The Saphyr system from Bionano Genomics
In a series of patients diagnosed with Duchenne muscular dystrophy (DMD), the scientists used Irys and Saphyr systems from Bionano Genomics to identify pathogenic structural variants caused by large deletions, insertions, and inversions disrupting the X-linked dystrophin gene. DMD is a severe degenerative muscle disorder mostly affecting boys, for which there is currently no cure.
In the study, Vilain’s team identified both single- and multiple-exon deletions up to 250 Kbp in size, a 13 Kbp duplication, and a 5.1 Mbp inversion—all disrupting the dystrophin gene of study patients.1 Large structural variants of this size are typically detected with poor sensitivity using next-generation sequencing (NGS) or long-read sequencing. The researchers also successfully identified the carrier status in mothers of the patients.
The patient with the large inversion had been diagnosed with DMD through an invasive muscle biopsy after other methods—chromosomal microarray, multiplex ligation-dependent probe amplification (MLPA), polymerase chain reaction sequencing of all 79 exons, and exome sequencing—had all previously failed to detect the pathogenic inversion.
According to the study authors, the genome mapping technique “has the capacity to replace both MLPA and chromosomal microarrays in the clinical setting.” MLPA is a probe-based assay to detect the deletion or duplication of specific loci in the genome.
For the study, the authors cite the ability of next-generation genome mapping to provide order and orientation of structural variants, and to detect these variants genomewide. Compared to chromosomal microarray, Vilain’s team discusses the capability to detect balanced events such as inversions and balanced translocations, as well as much smaller variations completely missed by microarray. Relative to NGS, the authors state that genome mapping provides higher sensitivity for large structural variants, with better false-positive and false-negative rates. Turnaround time and cost are comparable to the aforementioned tests.
The study concludes that next-generation genome mapping “is poised to become a new tool in the clinical genetic diagnostic strategy and research due to its ability to sensitively identify large genomic variations.”
Erik Holmlin, PhD, MBA, Bionano Genomics.

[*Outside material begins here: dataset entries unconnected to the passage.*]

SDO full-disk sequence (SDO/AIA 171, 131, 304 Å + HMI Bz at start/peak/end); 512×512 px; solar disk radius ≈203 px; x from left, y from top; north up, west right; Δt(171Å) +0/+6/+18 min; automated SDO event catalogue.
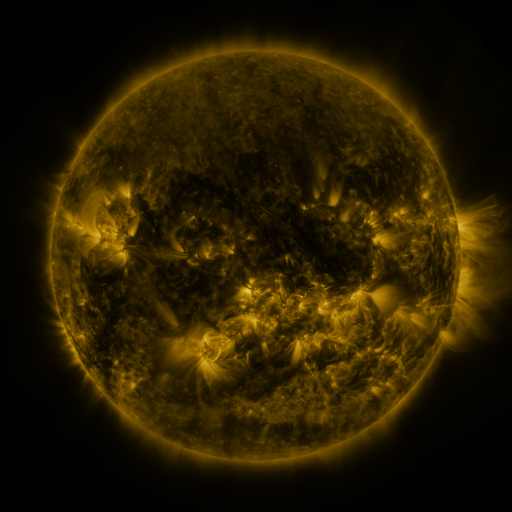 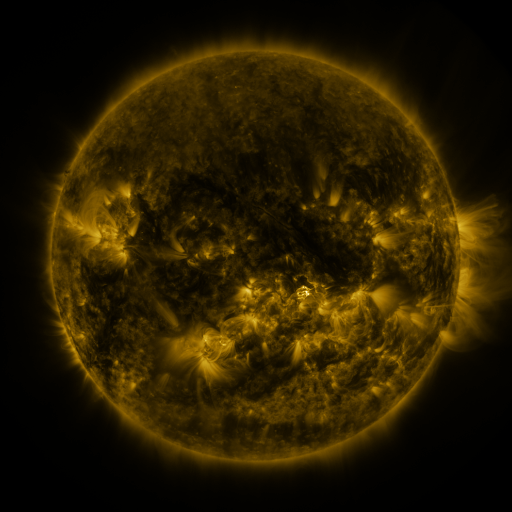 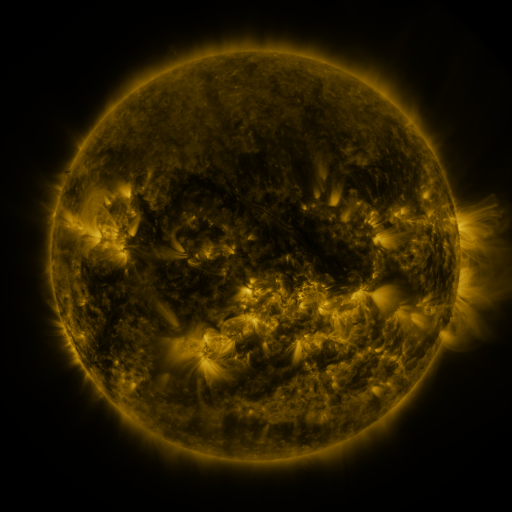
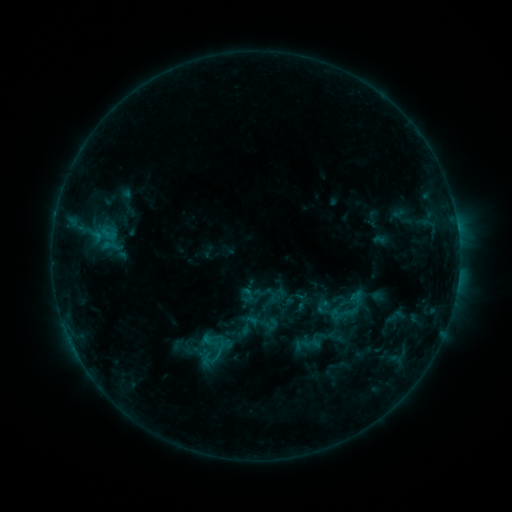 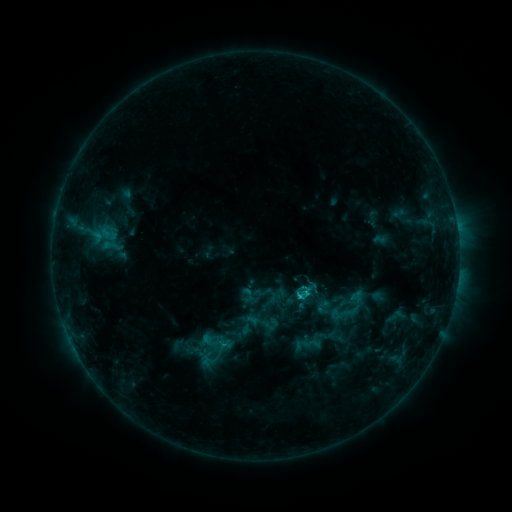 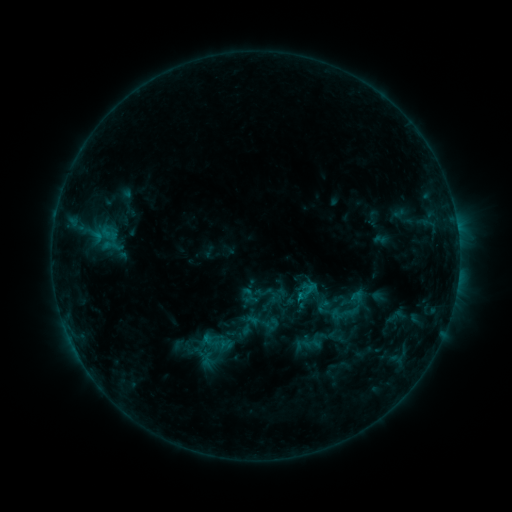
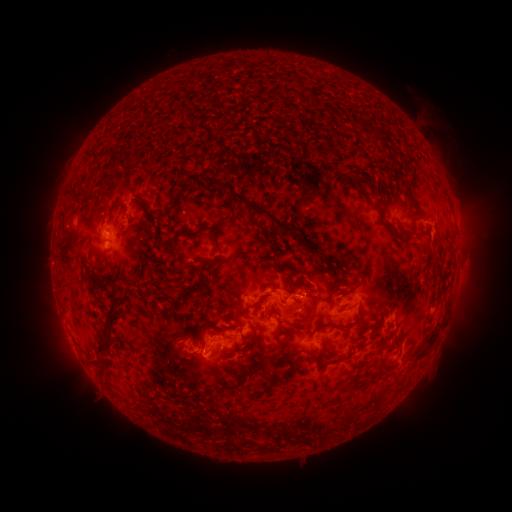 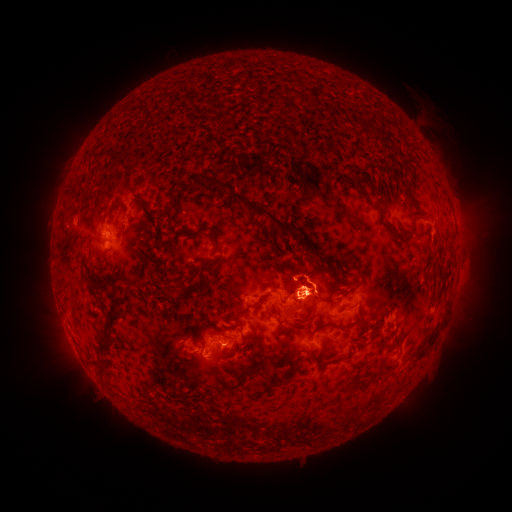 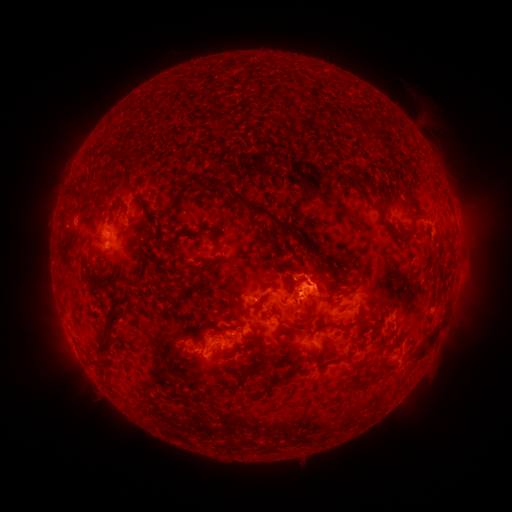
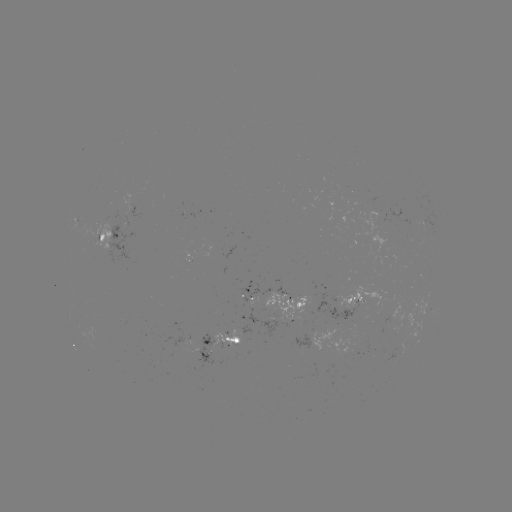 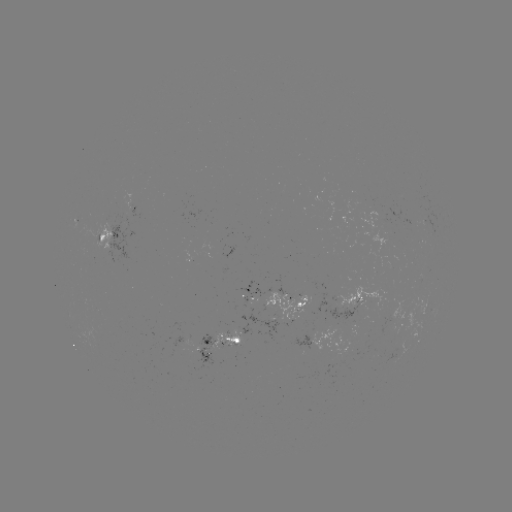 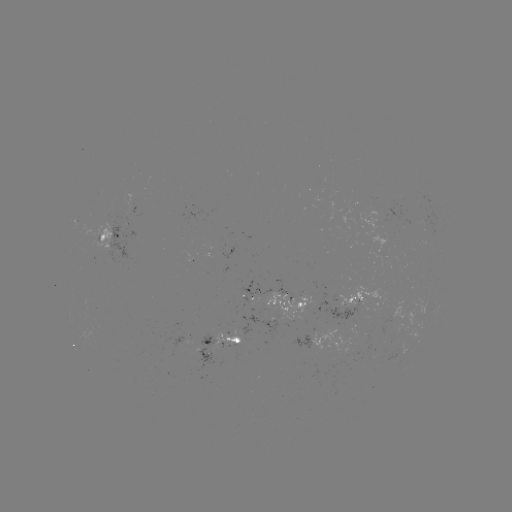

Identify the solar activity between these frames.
C1.2 flare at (298, 294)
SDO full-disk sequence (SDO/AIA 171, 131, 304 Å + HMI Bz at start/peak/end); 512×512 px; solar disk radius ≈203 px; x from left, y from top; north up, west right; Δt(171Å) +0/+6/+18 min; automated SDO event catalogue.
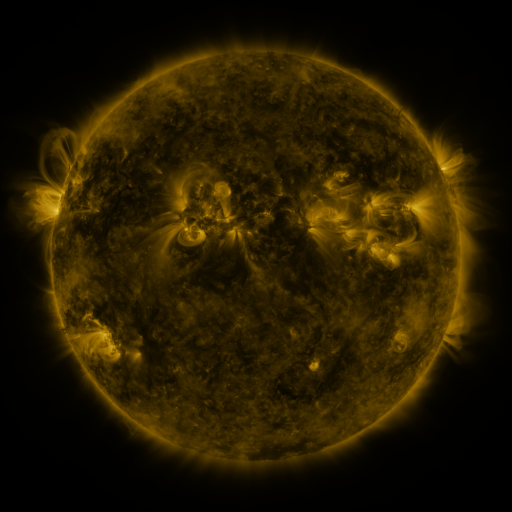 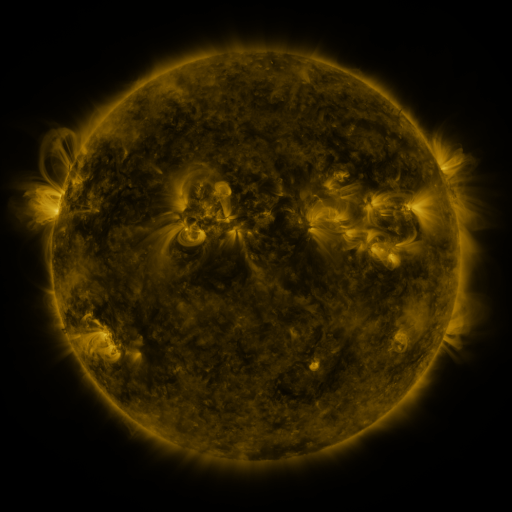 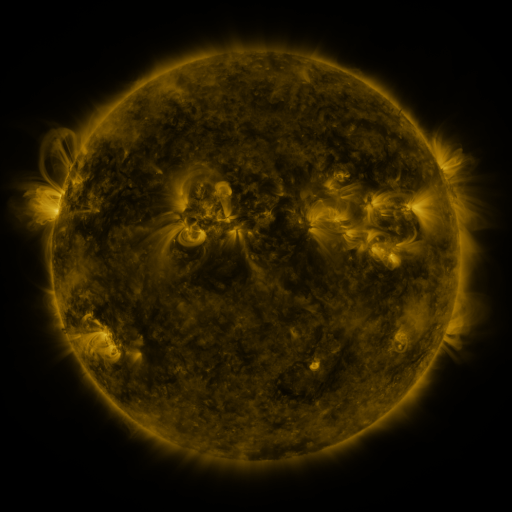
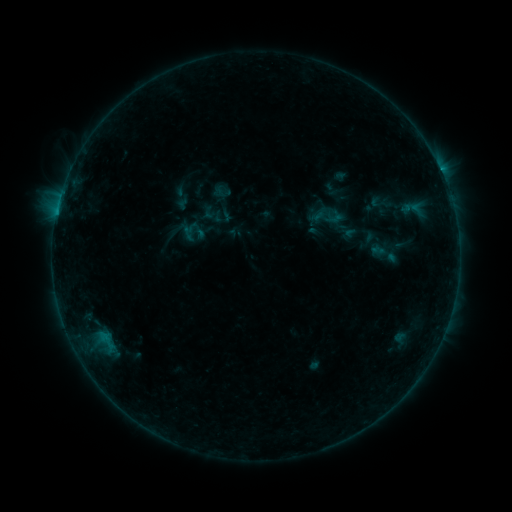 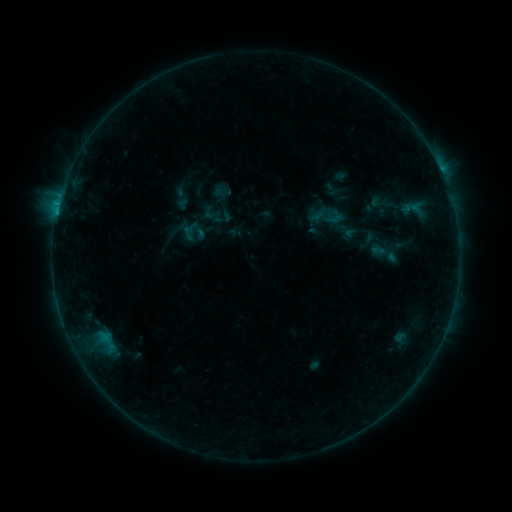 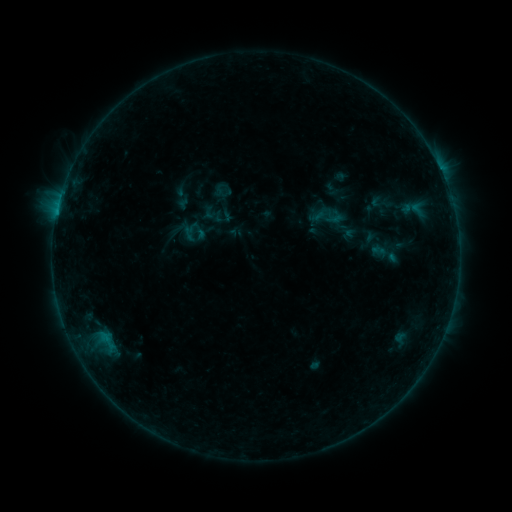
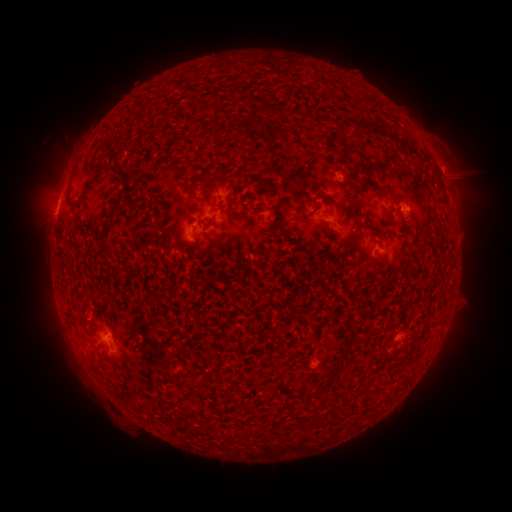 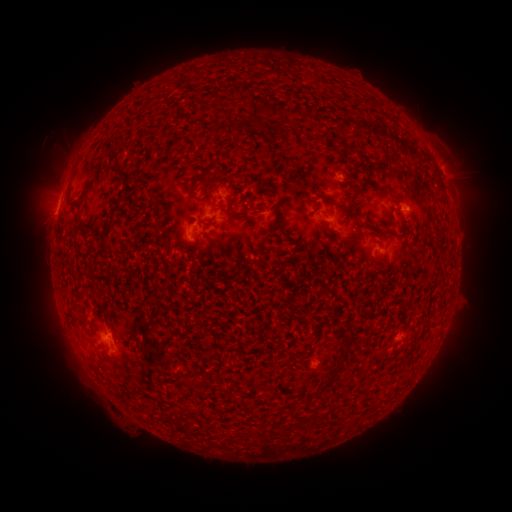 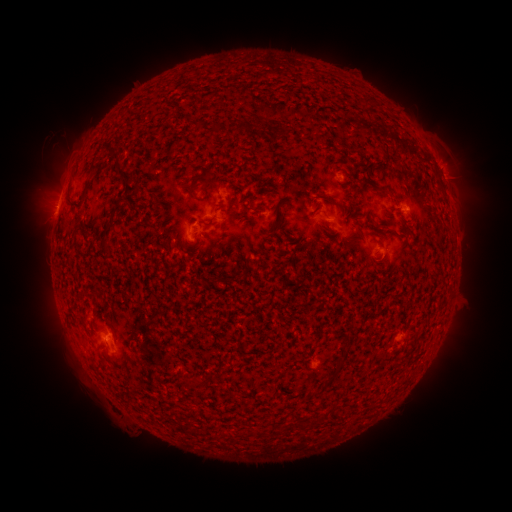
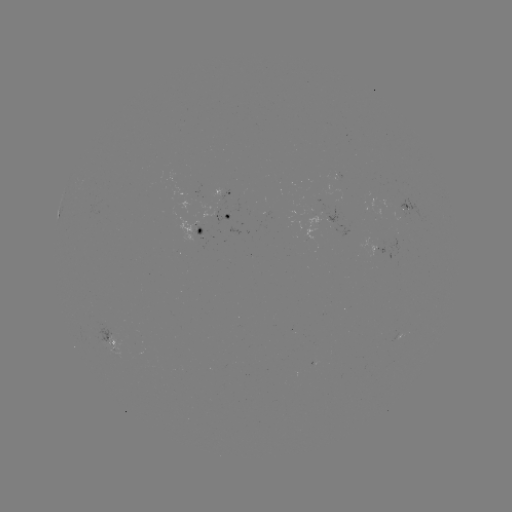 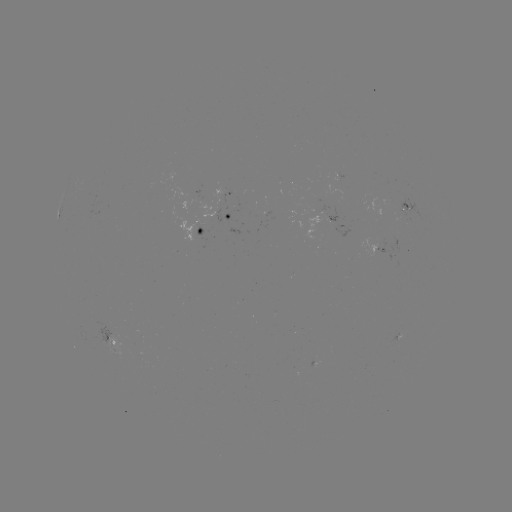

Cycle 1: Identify B5.0 flare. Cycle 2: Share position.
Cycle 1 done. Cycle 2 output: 58,208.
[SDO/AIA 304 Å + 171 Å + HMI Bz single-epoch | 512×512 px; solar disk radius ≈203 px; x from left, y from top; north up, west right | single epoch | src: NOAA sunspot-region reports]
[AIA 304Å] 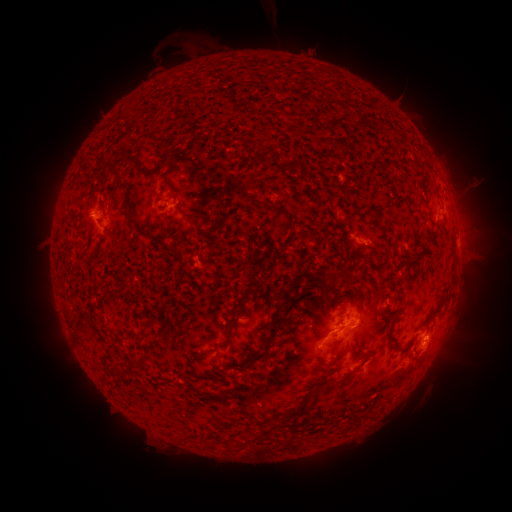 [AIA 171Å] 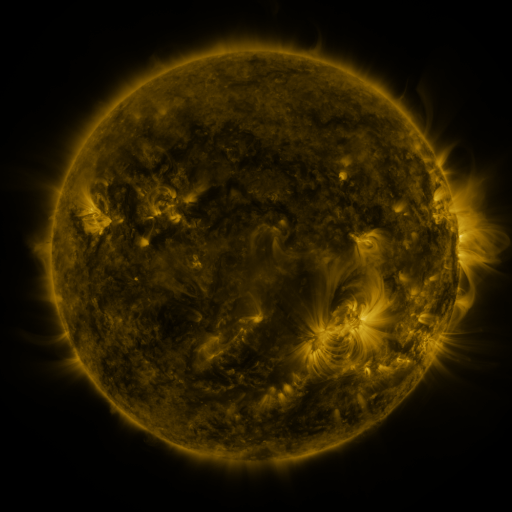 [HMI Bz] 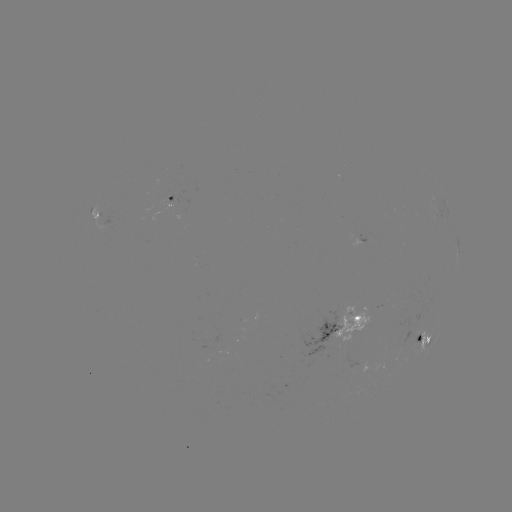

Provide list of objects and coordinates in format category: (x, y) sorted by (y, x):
spotted active region: (173, 198)
spotted active region: (94, 210)
spotted active region: (362, 238)
spotted active region: (458, 238)
spotted active region: (349, 323)
spotted active region: (426, 335)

“We are excited by Dr. Vilain’s team demonstrating Bionano’s ability to correctly identify structural variants in patients with genetic disease,” says Erik Holmlin, PhD, MBA, CEO of Bionano Genomics. “The current diagnostic process proves to be a true odyssey for many of the children and parents hoping to find answers or treatment. Dr. Vilain shows that in some cases a single Bionano test could replace or outperform up to four different tests, which would not only simplify testing, but would also dramatically shorten the search for answers.”
REFERENCE
- Lipson A, Douine ED, Délot EC, et al. Next-generation mapping: a novel approach for detection of pathogenic structural variants with a potential utility in clinical diagnosis. Genome Med. 2017;9(1):90; doi: 1186/s13073-017-0479-0.